Overall, the results described herein demonstrate that guide RNA scaffolds with mutations in the pseudoknot stem region can produce gene editing.

Claims

1. A recombinant adeno-associated virus (rAAV) transgene wherein

a. the transgene comprises:

i) a polynucleotide sequence encoding a CasX protein comprising a sequence selected from the group consisting of SEQ ID NOS: 137-512, 9382-9542, and 9607-9609, or a sequence having at least about 70% sequence identity thereto; and

ii) a polynucleotide sequence encoding a first guide RNA (gRNA) comprising a targeting sequence of 15 to 20 nucleotides complementary to a target nucleic acid of a cell;

b. the transgene has less than about 4700 nucleotides; and

c. the rAAV transgene is configured for incorporation into a rAAV capsid.

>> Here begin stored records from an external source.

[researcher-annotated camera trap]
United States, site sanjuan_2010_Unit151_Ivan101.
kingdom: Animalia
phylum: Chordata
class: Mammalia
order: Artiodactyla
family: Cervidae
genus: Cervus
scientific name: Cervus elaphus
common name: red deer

2. The rAAV transgene of claim 1, wherein the CasX protein comprises a sequence selected from the group consisting of SEQ ID NOS: 137-512, 9382-9542 and 9607-9609.

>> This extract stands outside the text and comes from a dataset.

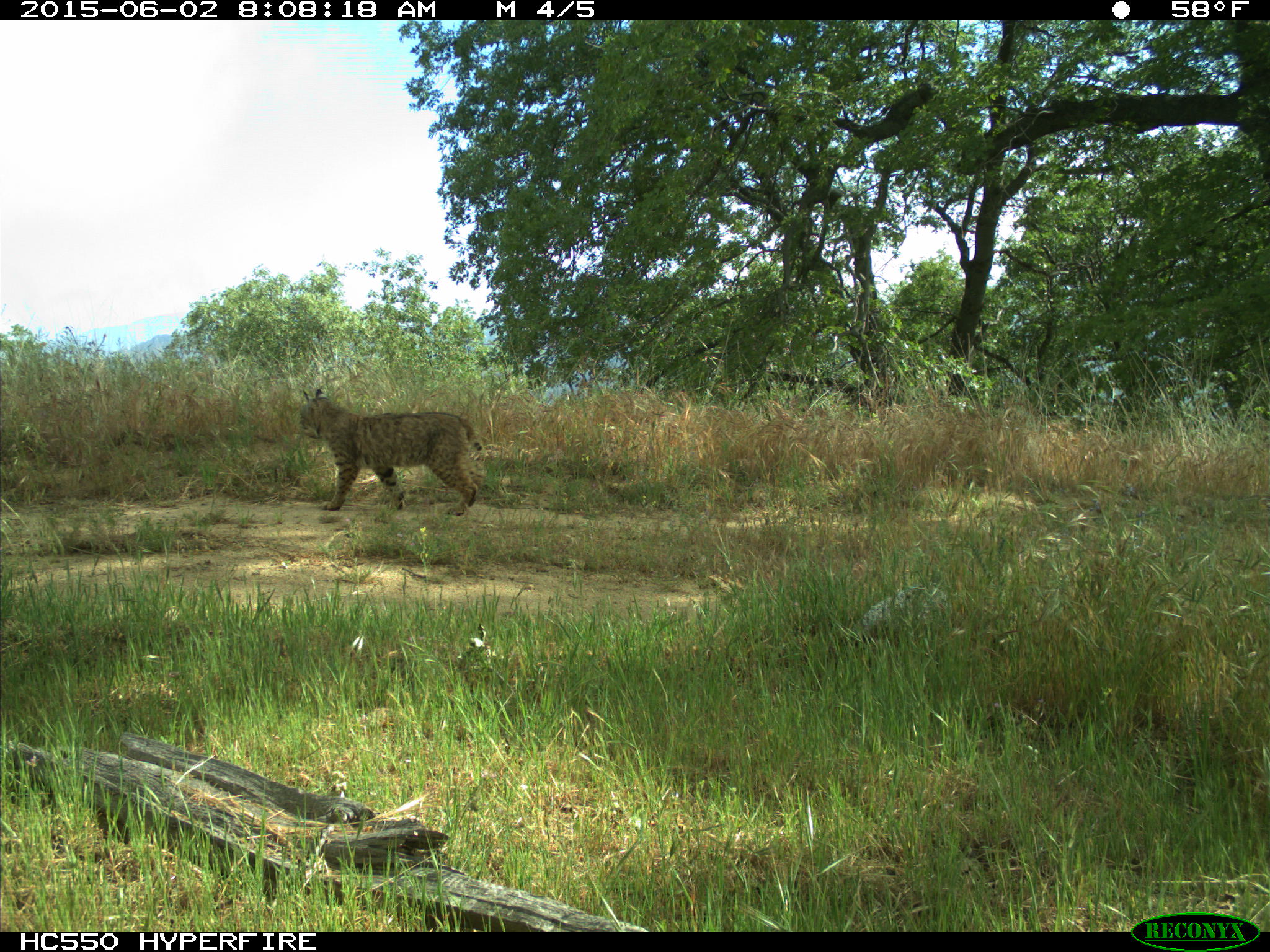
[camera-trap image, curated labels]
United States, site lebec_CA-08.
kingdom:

3. The rAAV of claim 1 or claim 2, wherein the wherein the CasX protein is a CasX variant selected from the group consisting of SEQ ID NOS: 9385, 9391, 9393, 9401, 9409, 9417, 9419, 9423, 9429, 9443, 9444, 9447, 9449, 9450, 9452, 9453, 9455, 9456, 9458, 9462, 9466, 9469, 9470, 9472, 9478, 9483, 9485, 9491, 9495, 9499, 9501, 9512, 9513, 9517, 9519, 9521, 9536, 9542, 9607, and 9609, wherein the encoded CasX variant exhibits improved editing of a target nucleic acid in an in vitro assay, compared to a CasX variant of SEQ ID NO: 197 and assayed under comparable conditions.

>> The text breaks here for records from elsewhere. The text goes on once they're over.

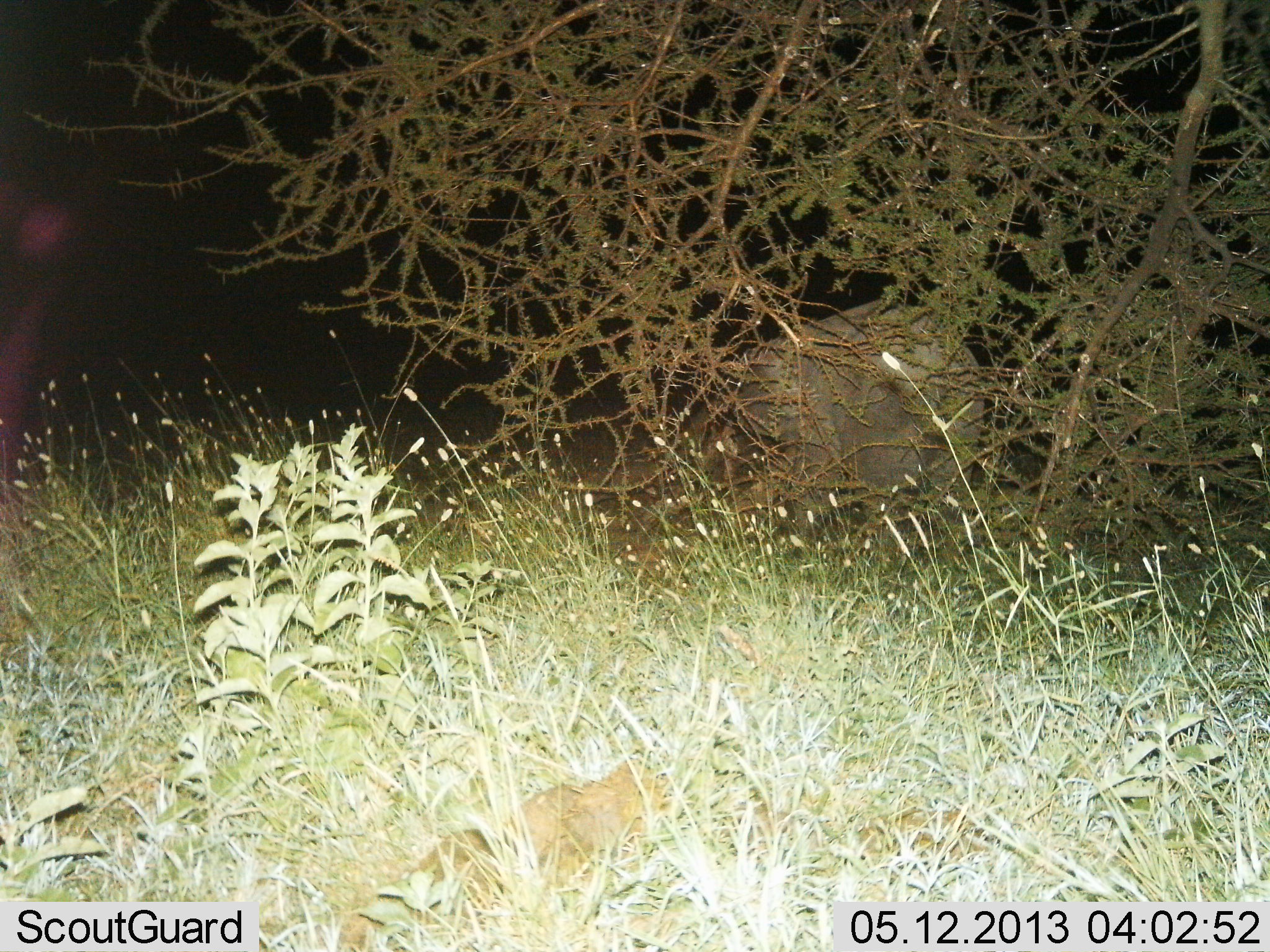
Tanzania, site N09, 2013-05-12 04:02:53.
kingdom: Animalia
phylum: Chordata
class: Mammalia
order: Proboscidea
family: Elephantidae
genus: Loxodonta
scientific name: Loxodonta africana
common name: african bush elephant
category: elephant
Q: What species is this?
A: Elephant (african bush elephant) (Loxodonta africana).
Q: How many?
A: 1.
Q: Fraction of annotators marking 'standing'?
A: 88%.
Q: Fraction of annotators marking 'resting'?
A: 0%.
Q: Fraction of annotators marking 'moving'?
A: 6%.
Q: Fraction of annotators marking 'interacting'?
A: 0%.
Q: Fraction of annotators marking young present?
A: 18%.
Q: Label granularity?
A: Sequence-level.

4. The rAAV of claim 1 or claim 2, wherein the wherein the CasX protein is a CasX variant selected from the group consisting of SEQ ID NOS: 9385, 9386, 9388, 9390, 9409, 9412, 9417, 9432, 9433, 9434, 9436, 9437, 9438, 9440, 9441, 9443, 9444, 9446, 9447, 9448, 9450, 9452, 9455, 9459, 9464, 9466, 9468, 9469, 9470, 9472, 9474, 9478, 9479, 9480, 9481, 9486, 9487, 9488, 9492, 9493, 9496, 9509, 9512, 9516, 9517, 9519, 9521, 9522, 9529, 9536, 9542, 9608, and 9609, wherein the encoded CasX variant exhibits improved editing specificity of a target nucleic acid in an in vitro assay, compared to a CasX variant of SEQ ID NO: 197 and assayed under comparable conditions.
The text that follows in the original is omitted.